▶ [Work to complete]: For the full listing below, write out each entry exactly and exclude the images.

◆ ◆ ◆ ◆

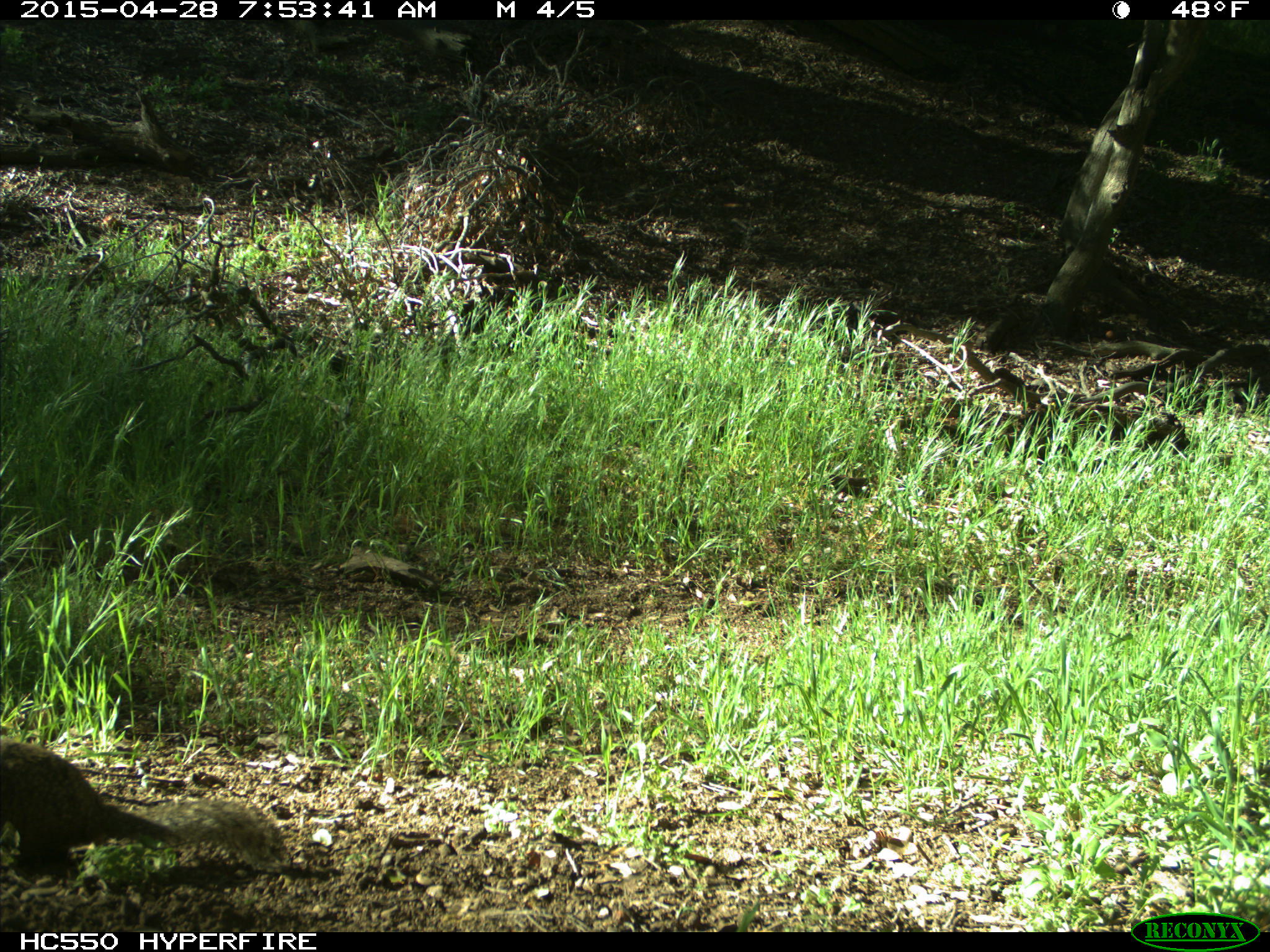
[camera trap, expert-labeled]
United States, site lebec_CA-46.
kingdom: Animalia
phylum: Chordata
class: Mammalia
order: Rodentia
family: Sciuridae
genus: Otospermophilus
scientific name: Otospermophilus beecheyi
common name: california ground squirrel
Otospermophilus beecheyi (california ground squirrel).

◆ ◆ ◆ ◆

▶ [Response area]:
[camera trap, expert-labeled]
United States, site lebec_CA-46.
kingdom: Animalia
phylum: Chordata
class: Mammalia
order: Rodentia
family: Sciuridae
genus: Otospermophilus
scientific name: Otospermophilus beecheyi
common name: california ground squirrel
Otospermophilus beecheyi (california ground squirrel).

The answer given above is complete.